Task goal
Show every line from the data below that includes "Metallic".

Supplied entries

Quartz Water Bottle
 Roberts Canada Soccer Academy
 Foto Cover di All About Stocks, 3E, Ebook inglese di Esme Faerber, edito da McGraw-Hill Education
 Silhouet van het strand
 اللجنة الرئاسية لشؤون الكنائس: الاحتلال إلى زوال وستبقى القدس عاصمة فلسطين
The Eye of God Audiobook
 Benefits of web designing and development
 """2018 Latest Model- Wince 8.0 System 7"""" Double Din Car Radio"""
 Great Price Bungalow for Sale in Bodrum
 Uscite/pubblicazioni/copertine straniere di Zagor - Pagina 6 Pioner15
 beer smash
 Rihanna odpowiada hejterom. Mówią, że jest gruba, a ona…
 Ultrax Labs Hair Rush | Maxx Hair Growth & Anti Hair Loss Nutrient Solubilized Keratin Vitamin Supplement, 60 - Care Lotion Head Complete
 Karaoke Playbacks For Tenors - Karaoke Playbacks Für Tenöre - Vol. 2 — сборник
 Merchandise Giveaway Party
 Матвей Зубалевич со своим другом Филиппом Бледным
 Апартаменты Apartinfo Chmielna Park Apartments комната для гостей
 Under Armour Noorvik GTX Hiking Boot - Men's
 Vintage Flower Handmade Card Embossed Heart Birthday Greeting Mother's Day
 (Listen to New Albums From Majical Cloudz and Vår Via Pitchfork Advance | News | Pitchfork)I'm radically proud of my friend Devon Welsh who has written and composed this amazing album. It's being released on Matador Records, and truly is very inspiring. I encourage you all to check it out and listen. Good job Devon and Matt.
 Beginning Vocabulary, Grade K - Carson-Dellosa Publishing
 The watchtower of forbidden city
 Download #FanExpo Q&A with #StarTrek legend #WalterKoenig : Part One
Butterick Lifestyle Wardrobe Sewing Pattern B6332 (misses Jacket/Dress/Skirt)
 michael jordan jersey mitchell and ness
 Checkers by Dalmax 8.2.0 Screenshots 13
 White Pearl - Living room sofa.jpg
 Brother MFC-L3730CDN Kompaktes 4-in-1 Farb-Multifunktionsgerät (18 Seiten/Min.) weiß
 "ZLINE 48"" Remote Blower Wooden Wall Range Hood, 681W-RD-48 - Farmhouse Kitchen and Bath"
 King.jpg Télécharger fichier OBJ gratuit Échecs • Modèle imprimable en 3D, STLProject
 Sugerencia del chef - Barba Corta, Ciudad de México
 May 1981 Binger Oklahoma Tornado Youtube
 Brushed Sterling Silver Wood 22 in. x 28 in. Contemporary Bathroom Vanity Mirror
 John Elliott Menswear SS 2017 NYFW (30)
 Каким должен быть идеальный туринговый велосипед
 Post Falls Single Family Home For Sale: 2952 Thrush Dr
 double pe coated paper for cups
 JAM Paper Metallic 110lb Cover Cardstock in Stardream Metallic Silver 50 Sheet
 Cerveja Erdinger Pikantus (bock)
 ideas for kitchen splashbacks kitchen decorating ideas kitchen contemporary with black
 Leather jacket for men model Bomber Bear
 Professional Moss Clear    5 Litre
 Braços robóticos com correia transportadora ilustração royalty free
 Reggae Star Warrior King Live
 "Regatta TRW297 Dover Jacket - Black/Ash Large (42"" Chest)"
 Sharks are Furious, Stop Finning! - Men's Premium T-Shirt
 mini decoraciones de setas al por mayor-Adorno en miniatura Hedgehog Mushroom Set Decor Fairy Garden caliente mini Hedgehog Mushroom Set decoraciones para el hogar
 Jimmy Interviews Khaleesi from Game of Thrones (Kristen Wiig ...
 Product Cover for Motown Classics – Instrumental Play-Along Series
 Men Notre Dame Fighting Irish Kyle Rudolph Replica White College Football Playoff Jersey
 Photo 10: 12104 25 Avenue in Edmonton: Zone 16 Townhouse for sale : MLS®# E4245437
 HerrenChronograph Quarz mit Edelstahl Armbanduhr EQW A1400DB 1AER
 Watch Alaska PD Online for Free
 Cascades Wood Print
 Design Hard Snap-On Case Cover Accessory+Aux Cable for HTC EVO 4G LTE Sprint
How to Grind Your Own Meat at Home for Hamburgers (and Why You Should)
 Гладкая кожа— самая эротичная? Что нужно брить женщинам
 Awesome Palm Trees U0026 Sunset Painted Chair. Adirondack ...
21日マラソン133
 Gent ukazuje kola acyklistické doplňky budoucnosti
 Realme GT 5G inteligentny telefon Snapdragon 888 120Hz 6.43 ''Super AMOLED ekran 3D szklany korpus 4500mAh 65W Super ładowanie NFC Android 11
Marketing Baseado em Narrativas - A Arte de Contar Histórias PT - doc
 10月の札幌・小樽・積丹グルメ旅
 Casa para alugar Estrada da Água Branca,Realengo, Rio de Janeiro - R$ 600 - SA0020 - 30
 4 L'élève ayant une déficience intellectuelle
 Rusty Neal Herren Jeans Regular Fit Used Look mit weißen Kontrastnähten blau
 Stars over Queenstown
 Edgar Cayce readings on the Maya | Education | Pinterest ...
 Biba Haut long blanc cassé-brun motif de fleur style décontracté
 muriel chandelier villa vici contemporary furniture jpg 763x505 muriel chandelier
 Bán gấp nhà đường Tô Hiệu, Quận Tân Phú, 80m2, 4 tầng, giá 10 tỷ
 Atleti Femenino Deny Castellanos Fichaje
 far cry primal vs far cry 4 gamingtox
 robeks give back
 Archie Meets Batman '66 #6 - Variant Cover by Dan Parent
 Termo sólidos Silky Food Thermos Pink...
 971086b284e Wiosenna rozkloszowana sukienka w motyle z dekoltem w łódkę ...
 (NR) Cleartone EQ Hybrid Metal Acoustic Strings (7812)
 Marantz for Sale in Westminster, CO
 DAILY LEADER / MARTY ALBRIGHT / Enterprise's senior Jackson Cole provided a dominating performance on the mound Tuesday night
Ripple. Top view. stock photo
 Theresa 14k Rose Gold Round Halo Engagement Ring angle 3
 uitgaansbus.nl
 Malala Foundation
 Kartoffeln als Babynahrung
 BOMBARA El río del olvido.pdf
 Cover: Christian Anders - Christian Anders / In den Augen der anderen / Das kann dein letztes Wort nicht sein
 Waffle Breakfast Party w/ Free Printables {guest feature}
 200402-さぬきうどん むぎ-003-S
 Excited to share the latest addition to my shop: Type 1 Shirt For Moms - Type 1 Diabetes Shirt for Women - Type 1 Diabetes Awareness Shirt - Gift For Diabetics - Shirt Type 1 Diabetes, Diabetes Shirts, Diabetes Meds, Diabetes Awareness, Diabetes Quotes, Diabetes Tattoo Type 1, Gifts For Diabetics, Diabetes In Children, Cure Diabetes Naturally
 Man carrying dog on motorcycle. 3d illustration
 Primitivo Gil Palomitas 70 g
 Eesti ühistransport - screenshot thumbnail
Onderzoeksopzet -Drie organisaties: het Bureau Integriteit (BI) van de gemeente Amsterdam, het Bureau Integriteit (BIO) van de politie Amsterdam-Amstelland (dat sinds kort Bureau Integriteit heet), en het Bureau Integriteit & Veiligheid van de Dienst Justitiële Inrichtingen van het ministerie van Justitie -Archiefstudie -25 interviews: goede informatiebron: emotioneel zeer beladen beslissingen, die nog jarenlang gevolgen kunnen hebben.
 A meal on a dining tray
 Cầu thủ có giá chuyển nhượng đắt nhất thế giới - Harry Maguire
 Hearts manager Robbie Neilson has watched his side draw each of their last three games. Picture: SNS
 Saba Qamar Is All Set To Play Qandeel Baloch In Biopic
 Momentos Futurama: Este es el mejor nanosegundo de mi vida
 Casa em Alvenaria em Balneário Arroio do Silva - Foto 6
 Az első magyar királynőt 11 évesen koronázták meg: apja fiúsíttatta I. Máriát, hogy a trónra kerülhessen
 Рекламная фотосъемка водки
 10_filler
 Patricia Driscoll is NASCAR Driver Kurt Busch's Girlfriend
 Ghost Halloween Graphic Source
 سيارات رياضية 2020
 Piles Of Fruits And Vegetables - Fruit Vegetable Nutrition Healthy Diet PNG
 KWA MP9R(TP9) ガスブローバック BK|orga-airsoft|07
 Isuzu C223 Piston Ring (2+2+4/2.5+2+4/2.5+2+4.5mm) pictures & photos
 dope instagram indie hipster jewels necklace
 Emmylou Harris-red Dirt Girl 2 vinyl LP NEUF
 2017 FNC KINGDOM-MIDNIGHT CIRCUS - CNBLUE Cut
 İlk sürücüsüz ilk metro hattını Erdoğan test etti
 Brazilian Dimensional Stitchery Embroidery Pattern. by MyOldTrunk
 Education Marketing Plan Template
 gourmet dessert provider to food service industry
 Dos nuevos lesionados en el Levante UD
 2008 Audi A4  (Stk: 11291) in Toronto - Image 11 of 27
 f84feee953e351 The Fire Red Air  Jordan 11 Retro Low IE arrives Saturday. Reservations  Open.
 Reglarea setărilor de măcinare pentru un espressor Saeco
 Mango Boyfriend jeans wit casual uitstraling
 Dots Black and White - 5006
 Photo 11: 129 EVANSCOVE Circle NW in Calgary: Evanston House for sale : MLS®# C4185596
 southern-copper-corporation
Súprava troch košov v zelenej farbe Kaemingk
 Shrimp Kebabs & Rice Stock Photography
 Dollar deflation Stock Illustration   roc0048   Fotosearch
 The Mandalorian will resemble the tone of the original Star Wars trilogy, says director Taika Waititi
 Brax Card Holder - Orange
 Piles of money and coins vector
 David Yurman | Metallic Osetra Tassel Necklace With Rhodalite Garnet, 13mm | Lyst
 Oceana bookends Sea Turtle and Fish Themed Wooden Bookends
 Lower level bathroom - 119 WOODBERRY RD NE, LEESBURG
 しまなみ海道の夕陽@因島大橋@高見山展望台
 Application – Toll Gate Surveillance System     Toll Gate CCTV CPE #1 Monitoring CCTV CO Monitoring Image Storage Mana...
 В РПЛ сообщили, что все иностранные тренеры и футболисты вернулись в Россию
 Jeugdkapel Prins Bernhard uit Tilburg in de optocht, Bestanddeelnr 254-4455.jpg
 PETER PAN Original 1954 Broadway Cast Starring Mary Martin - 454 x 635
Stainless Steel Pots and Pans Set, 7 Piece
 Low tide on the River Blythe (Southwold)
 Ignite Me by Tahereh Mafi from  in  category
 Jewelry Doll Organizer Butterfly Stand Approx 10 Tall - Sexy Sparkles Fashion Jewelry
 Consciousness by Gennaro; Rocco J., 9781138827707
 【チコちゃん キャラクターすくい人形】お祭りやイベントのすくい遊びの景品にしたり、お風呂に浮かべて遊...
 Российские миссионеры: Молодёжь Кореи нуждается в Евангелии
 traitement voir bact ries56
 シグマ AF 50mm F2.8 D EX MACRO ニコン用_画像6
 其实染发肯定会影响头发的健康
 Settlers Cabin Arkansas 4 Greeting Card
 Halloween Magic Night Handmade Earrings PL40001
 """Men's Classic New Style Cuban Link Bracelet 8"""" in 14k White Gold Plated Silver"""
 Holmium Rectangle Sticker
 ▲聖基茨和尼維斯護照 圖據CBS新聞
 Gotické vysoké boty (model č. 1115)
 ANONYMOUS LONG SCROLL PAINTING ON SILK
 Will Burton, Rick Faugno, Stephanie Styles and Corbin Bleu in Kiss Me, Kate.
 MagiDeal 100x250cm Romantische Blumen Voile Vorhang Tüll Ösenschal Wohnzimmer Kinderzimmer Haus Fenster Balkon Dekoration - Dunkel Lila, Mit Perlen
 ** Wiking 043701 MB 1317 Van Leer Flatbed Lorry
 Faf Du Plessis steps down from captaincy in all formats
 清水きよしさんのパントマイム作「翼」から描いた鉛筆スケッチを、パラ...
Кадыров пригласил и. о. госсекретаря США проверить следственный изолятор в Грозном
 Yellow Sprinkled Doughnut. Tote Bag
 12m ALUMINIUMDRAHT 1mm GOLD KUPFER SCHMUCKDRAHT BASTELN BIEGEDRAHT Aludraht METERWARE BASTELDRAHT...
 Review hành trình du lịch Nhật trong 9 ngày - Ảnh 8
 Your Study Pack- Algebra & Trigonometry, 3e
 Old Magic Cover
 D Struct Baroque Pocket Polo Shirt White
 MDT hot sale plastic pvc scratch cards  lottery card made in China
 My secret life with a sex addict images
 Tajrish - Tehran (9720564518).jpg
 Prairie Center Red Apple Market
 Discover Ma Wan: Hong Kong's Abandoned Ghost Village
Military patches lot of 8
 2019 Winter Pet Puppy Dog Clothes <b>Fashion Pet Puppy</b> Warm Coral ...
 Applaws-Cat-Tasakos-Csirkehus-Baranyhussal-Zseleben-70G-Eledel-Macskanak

Result for this task
 JAM Paper Metallic 110lb Cover Cardstock in Stardream Metallic Silver 50 Sheet
 David Yurman | Metallic Osetra Tassel Necklace With Rhodalite Garnet, 13mm | Lyst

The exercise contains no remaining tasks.